━━━━━ TEXTABSCHNITT

Nach dem Feuer versuchen Diplomaten im Endspurt noch Abkommen zu erzielen
«Unfortunately, I am here», also, «leider bin ich hier», sagte Bundesrat Albert Rösti am Donnerstagabend an der Einweihung einer Ausstellung zum schweizerisch-brasilianischen Kulturerbe in einem Museum in der Altstadt von Belém. Gemeint war natürlich nicht, dass ihm die Kunstausstellung nicht gefiel. Sondern dass er zu dieser Zeit eigentlich an einem anderen Ort hätte sein sollen: An den Verhandlungstischen der COP 30, der UNO-Klimakonferenz in Brasilien, die nach Plan gestern Freitag zu Ende gehen sollte.
Rösti war gegen Ende der Konferenz eigens angereist, um der Verhandlungsposition der Schweiz mehr Druck zu verleihen. Es ist üblich, dass in der zweiten Woche der COP die Minister hinzustossen, um die von den Diplomaten erreichten Abkommen zu unterzeichnen.
Nur brach am Donnerstag, kurz nach Mittag, ein Feuer aus im Länderpavillon der Blauen Zone der COP. Das ist die Zone, die dem UNO-Personal, den Diplomaten oder Medienschaffenden vorenthalten ist. 27 Personen mussten nach dem Feuer medizinisch betreut werden, die allermeisten wegen des eingeatmeten Rauchs. Brand- oder Sturzverletzungen erlitt niemand. Laut einer Mitteilung der Organisatoren waren Stand Freitagmittag sechs Personen noch im Spital.
Wie das Tüpfelchen auf dem «i»
Dass am Donnerstag die Klimakonferenz in Flammen aufging, ist wie das Tüpfelchen auf dem «i» einer COP, die alles andere als typisch war – im Schlechten wie im Guten. «Heute brannte es an der COP, wörtlich und im übertragenen Sinn», fasste es Claudio Angelo von der brasilianischen Netzwerkorganisation Observatório do Clima zusammen. In der Nacht auf Donnerstag wehrten sich einige Entwicklungsländer gegen die sogenannte «Mutirão»-Erklärung, die Brasilien als Austragungsort der COP initiiert hatte. Es sollte ein Aufruf sein für einen echten Kraftakt gegen den Klimawandel.
Schlimmer noch wurde der ambitionierte Plan, die «Roadmap» für den Ausstieg aus den fossilen Energieträgern, vom Endtext der Klimakonferenz entfernt. Die Schweiz und die EU hätten diese unterstützt. Bis Freitagnacht lag noch keine Einigung unter den Ländern vor. Dem Vernehmen nach stellten sich unter anderem Saudi-Arabien, Russland und Indien dagegen. China hielt sich zurück und für ein starkes Machtwort fehlte die USA.

━━━━━━━━━━
━━━━━ DATENAUSZUG

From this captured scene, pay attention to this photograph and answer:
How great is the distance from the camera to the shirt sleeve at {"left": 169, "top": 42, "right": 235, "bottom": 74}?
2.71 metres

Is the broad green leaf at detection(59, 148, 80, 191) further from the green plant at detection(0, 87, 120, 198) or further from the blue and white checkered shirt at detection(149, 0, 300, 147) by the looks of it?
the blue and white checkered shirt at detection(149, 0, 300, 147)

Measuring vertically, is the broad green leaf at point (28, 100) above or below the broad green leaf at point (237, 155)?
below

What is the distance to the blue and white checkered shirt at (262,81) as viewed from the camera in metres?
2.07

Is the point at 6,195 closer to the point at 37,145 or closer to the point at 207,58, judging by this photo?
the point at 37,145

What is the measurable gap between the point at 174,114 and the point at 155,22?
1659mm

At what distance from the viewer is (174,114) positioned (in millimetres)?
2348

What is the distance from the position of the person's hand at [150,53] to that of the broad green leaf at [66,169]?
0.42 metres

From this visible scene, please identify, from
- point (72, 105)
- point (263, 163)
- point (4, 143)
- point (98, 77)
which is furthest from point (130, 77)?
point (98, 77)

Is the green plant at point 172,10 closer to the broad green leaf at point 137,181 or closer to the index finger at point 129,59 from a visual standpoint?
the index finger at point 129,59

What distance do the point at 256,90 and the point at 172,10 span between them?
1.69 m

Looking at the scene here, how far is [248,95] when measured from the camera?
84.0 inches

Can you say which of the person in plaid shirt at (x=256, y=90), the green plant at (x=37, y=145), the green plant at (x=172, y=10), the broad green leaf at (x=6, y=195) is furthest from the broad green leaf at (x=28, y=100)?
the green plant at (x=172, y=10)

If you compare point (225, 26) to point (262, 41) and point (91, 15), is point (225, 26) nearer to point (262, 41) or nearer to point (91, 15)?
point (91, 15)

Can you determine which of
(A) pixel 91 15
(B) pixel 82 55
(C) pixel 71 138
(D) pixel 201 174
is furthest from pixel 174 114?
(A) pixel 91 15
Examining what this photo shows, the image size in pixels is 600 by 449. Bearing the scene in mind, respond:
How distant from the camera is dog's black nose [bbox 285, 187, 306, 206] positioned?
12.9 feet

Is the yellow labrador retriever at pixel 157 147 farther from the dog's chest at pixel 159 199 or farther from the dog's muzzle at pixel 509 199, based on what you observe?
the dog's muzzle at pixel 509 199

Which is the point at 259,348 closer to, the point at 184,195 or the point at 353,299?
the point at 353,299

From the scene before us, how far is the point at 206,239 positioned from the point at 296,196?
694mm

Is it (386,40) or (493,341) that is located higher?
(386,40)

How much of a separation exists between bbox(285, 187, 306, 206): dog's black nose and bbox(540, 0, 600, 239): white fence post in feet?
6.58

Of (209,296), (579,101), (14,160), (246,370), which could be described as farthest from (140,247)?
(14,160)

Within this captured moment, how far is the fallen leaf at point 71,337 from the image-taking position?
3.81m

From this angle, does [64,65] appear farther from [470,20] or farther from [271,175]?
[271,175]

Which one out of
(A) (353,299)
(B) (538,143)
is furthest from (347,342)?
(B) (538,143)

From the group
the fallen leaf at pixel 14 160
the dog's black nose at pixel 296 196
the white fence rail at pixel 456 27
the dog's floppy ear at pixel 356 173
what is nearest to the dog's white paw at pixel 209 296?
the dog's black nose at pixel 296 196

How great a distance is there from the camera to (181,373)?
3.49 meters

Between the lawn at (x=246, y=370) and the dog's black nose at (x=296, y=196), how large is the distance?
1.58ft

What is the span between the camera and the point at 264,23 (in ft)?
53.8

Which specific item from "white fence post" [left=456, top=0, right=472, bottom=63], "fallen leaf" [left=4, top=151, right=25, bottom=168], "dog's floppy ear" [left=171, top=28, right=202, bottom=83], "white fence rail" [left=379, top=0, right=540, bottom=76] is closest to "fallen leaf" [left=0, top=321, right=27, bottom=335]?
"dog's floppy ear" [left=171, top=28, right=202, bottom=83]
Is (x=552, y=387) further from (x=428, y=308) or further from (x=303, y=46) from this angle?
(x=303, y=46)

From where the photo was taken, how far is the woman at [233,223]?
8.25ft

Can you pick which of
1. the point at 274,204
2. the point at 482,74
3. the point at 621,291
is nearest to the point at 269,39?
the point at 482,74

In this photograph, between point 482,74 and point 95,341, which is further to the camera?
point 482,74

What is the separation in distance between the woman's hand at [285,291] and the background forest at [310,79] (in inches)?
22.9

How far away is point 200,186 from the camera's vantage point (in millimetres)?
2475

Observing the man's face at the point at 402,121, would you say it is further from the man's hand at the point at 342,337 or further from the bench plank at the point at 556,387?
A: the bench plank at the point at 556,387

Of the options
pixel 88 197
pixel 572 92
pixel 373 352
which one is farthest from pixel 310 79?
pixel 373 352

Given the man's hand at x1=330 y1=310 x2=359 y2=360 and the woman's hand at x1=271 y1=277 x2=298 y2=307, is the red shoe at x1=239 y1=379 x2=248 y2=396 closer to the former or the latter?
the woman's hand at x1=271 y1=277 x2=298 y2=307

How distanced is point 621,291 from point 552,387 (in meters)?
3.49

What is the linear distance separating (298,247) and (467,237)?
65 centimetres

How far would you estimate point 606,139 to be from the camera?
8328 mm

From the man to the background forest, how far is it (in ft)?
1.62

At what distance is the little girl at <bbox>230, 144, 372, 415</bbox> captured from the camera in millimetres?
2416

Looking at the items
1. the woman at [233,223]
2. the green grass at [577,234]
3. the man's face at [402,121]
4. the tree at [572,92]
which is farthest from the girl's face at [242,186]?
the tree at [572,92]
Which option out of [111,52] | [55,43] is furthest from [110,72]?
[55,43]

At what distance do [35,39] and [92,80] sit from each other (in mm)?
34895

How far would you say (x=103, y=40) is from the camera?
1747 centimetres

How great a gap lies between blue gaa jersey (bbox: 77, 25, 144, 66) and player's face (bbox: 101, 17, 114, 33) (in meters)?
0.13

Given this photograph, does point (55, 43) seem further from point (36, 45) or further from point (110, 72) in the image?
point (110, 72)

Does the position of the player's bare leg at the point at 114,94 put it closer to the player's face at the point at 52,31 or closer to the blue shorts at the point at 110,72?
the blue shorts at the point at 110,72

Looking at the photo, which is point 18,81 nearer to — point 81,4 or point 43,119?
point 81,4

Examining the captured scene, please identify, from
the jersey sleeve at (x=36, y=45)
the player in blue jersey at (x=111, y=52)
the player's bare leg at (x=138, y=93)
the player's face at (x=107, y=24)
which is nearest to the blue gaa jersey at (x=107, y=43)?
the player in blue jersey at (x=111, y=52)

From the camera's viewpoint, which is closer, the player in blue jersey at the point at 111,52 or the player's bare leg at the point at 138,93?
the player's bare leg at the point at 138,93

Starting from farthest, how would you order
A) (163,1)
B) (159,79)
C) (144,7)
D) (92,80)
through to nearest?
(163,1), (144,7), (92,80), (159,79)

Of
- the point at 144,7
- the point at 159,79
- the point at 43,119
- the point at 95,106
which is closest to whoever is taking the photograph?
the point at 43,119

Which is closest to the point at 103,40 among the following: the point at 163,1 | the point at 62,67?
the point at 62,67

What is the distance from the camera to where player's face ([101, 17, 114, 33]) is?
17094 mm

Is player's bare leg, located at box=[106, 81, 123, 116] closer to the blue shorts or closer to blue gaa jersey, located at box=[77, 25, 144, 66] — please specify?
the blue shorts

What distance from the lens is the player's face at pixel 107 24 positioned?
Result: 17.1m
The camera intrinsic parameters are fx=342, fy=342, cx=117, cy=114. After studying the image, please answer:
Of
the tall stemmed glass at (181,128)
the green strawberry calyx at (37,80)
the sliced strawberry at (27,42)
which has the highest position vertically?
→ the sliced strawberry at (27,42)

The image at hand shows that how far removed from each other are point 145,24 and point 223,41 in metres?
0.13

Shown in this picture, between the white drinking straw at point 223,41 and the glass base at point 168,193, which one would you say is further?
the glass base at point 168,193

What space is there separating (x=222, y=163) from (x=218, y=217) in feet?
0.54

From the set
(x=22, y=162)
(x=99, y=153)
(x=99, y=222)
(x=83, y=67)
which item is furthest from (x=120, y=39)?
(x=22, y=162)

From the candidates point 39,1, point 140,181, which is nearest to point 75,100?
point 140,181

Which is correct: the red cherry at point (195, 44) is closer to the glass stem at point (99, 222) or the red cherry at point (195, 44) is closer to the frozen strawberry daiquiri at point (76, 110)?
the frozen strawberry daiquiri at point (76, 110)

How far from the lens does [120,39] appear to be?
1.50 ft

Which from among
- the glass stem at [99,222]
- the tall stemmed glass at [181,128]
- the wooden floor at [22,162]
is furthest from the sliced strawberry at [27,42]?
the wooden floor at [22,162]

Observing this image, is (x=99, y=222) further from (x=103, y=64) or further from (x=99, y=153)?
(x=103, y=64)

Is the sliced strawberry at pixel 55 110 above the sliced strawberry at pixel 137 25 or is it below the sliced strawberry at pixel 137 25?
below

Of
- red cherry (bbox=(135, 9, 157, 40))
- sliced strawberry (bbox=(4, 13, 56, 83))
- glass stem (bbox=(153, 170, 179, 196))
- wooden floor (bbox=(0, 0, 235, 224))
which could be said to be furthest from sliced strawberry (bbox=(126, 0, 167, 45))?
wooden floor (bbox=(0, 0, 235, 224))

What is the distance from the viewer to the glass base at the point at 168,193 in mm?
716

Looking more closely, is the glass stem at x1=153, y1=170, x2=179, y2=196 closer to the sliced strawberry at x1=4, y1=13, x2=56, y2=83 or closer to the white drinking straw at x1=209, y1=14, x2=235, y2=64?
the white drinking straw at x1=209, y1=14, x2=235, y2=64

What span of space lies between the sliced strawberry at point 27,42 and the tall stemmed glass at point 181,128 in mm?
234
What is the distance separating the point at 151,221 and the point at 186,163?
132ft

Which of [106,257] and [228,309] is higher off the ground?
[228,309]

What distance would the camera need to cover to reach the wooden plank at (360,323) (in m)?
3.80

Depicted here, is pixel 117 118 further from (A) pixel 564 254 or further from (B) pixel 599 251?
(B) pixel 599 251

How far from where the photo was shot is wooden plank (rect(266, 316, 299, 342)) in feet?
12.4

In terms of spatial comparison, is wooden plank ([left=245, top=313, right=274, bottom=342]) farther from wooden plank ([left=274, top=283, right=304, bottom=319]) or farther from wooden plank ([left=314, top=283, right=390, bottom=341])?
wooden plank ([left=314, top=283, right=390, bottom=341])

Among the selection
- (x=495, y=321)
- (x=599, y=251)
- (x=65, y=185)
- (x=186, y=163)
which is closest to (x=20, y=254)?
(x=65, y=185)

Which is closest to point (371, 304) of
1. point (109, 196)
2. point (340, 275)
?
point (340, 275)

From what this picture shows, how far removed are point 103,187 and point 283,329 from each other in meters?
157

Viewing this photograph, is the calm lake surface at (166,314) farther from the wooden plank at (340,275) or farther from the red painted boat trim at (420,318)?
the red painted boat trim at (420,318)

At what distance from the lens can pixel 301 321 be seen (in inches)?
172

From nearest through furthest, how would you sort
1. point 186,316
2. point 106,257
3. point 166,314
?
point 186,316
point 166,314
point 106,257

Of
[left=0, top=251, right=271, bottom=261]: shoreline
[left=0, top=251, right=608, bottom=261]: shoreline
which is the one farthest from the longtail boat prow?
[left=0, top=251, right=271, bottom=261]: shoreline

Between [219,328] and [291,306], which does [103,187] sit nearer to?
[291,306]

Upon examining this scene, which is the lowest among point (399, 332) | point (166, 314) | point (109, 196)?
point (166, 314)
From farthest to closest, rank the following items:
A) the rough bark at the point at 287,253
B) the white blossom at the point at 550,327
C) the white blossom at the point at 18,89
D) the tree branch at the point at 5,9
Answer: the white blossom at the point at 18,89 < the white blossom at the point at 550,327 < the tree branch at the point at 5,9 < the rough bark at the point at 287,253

━━━━━━━━━━

AUFGABENSTELLUNG:
Führen Sie den Artikel über die Klimakonferenz in Belém im Anschluss an seinen letzten Satz weiter. Die Einträge stammen aus einer anderen Quelle als der Artikel.

ANTWORT:
Es wäre eine der wichtigsten konkreten Beschlüsse gewesen, die diese COP hätte liefern wollen. Es half auch nicht, dass der brasilianische Präsident Lula da Silva als Gastgeber der COP am Mittwoch nochmals versuchte, die Akteure umzustimmen. Lula reiste danach wieder ab, in den letzten zwei Tagen sollten Diplomaten und Minister die Ergebnisse liefern.
Die Schweiz hat, zusammen mit Deutschland, Norwegen, Schweden, Luxemburg, Chile, Peru, Ghana, Zambia und der Mongolei, immerhin die Artikel-6-Ambitionsallianz ins Leben gerufen, um das Ziel von 1,5 Grad des Pariser Abkommens doch noch zu erreichen. Die Mitgliedsstaaten beabsichtigen, Finanzmittel bereitzustellen, ohne die daraus resultierenden Emissionsminderungen auf ihre eigenen national festgelegten Beiträge anzurechnen.
Verhandlungen bis in die Nacht hinein
Es ist üblich, dass in der zweiten Woche der Klimakonferenzen die Verhandlungen bis in die Nacht hineindauern und es kam auch schon vor, dass sie aufs Wochenende verlängert werden mussten. Ausgerechnet mitten im grossen Verhandlungsstress aber wurden die Beteiligten wegen des Feuers zu einer Zwangspause verdonnert.
Rösti konnte deshalb die Kunstausstellung im Namen der Schweiz einweihen gehen. In den Sozialen Medien kursierten derweil Bilder von Diplomaten, wie sie am Nachmittag statt an der COP halt in einer öffentlichen Bäckerei sassen und Abkommen unterzeichneten.
Am Donnerstag kurz vor 21 Uhr wurde die Blaue Zone der COP 30 wieder geöffnet. Bis 2 Uhr morgens waren noch Diplomaten vor Ort zu sehen. Am Freitagmorgen ging es früh bereits wieder weiter. Wer mit den Gratisbussen für die Teilnehmenden der COP anreiste, wurde von den vielen Volunteers in Belém mit herzlichem Applaus empfangen.
Nach Mitternacht in der Nacht auf Samstag lag noch keine Einigung unter den Ländern vor. Es war zu dem Zeitpunkt auch noch nicht kommuniziert worden, ob die Klimakonferenz aufs Wochenende ausgeweitet wird. Um 22 Uhr gab die UNO ein Communiqué mit eher dürftigen Ergebnissen der COP 30. Derweil wurde weiter verhandelt. Medienschaffende warteten draussen auf eine Ankündigung. Delegierte liessen sich Pizzas in den Verhandlungssaal liefern.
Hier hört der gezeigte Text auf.